A user-friendly Streamlit app provides interactive visualization and exploration of SelfPlagAI’s results. It consists of two main modules:
-
main.py-
Dashboard Layout: A wide-layout with three control panels:
- Model selector to choose among base model names.
- Database selector to pick the MongoDB evaluation collection.
- View mode selector to switch between aggregate trends and per-question analysis.
-
Generations View: Plots line charts of evaluation metrics (Exact Match, F1, BERTScore F1, Semantic Similarity and Type-Token Ratio) across all generations for the selected model/database pair.
-
Question View:
- Presents a dropdown of all test-set questions.
- Displays a multi-metric line chart showing how the selected question’s performance evolves across generations.
- Shows the question’s context and reference answer, alongside a table of the model’s prediction at each generation.
-
-
mongo.py-
Data Retrieval: Establishes a connection to MongoDB using credentials loaded from
key.envand shared functions indb_utils.py.
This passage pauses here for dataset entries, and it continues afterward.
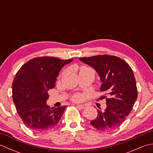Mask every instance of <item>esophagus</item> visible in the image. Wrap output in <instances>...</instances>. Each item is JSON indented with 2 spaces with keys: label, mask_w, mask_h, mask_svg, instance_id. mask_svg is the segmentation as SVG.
I'll use <instances>...</instances> for the list:
<instances>
[{
  "label": "esophagus",
  "mask_w": 153,
  "mask_h": 153,
  "mask_svg": "<svg viewBox=\"0 0 153 153\" xmlns=\"http://www.w3.org/2000/svg\"><path fill=\"white\" fill-rule=\"evenodd\" d=\"M77 106L79 108H82V109H84L85 108L87 107L86 105H77Z\"/></svg>",
  "instance_id": "1"
}]
</instances>
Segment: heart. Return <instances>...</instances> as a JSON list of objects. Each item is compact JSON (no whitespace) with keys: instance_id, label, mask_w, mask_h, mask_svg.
Wrapping results in <instances>:
<instances>
[{"instance_id":"heart-1","label":"heart","mask_w":153,"mask_h":153,"mask_svg":"<svg viewBox=\"0 0 153 153\" xmlns=\"http://www.w3.org/2000/svg\"><path fill=\"white\" fill-rule=\"evenodd\" d=\"M85 68H86V67H82V69H85ZM74 99L75 100H77V101H78V100H82V96L79 95H76V96L74 97Z\"/></svg>"}]
</instances>
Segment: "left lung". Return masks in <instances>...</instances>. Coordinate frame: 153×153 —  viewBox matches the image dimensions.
Segmentation results:
<instances>
[{
	"instance_id": "obj_1",
	"label": "left lung",
	"mask_w": 153,
	"mask_h": 153,
	"mask_svg": "<svg viewBox=\"0 0 153 153\" xmlns=\"http://www.w3.org/2000/svg\"><path fill=\"white\" fill-rule=\"evenodd\" d=\"M98 73L102 85L100 91L105 92L106 108L97 110L98 115L90 123L100 131L114 130L125 121L137 98V89L134 72L122 58L110 55L79 58Z\"/></svg>"
}]
</instances>
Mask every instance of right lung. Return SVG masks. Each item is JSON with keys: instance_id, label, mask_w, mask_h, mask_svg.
Returning a JSON list of instances; mask_svg holds the SVG:
<instances>
[{"instance_id": "right-lung-1", "label": "right lung", "mask_w": 153, "mask_h": 153, "mask_svg": "<svg viewBox=\"0 0 153 153\" xmlns=\"http://www.w3.org/2000/svg\"><path fill=\"white\" fill-rule=\"evenodd\" d=\"M73 59L43 56L27 61L16 74L12 99L25 126L35 132L49 130L59 122L67 106L50 108L48 91L55 86L60 70Z\"/></svg>"}]
</instances>
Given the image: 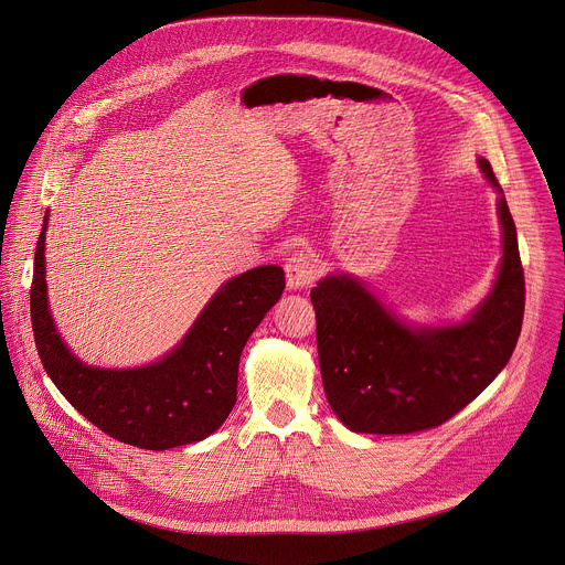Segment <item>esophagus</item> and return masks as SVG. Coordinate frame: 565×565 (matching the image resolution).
<instances>
[{
  "label": "esophagus",
  "instance_id": "1",
  "mask_svg": "<svg viewBox=\"0 0 565 565\" xmlns=\"http://www.w3.org/2000/svg\"><path fill=\"white\" fill-rule=\"evenodd\" d=\"M317 259L308 253H295L286 262V286L288 290L308 288L317 277Z\"/></svg>",
  "mask_w": 565,
  "mask_h": 565
}]
</instances>
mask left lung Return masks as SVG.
<instances>
[{"label": "left lung", "instance_id": "1", "mask_svg": "<svg viewBox=\"0 0 565 565\" xmlns=\"http://www.w3.org/2000/svg\"><path fill=\"white\" fill-rule=\"evenodd\" d=\"M498 193L502 259L487 297L454 323H412L365 281L334 270L317 281L321 379L334 416L354 434L401 436L443 425L507 367L524 321L518 228L491 162L478 156Z\"/></svg>", "mask_w": 565, "mask_h": 565}]
</instances>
It reads two collections—evaluation_results(per-generation metrics and metadata) andttr_results(type-token ratio metrics)—into pandas DataFrames, cached for performance. -
Metric Aggregation and Enrichment:
- Iterates over all
generation_*fields in the evaluation DataFrame to unpack each generation’s dictionary of scores (Exact Match, F1, BERTScore, semantic similarity, lengths, etc.) and per-example arrays (predictions, references, questions, contexts). - For each generation, it also retrieves individual TTR values (one per test question) and a mean TTR for that generation from the
ttr_resultsDataFrame, addingindividual_ttrandttrcolumns. - Constructs a unified DataFrame where each row represents one generation, combining all aggregated metrics, per-question scores, and newly integrated TTR statistics for downstream plotting and analysis.
- Iterates over all
-
With this backend-to-frontend pipeline, SelfPlagAI equips researchers and engineers to:
- Monitor model quality over recursive training cycles.
- Investigate individual examples, spotting where self-training helps or fails.
- Compare multiple metrics side by side, supporting data-driven decisions on filtering or data-provenance controls.
To start the Streamlit dashboard, run the following commands from the root of the project:
# From the root directory (e.g., SelfPlagAI/)
export PYTHONPATH=.
streamlit run streamlit_app/main.pyℹ️ Setting
PYTHONPATH=.ensures that the application can properly import project-level modules such asdb_utils.py.
This project is licensed under the GPL-3.0 license. For full terms, see the LICENSE file.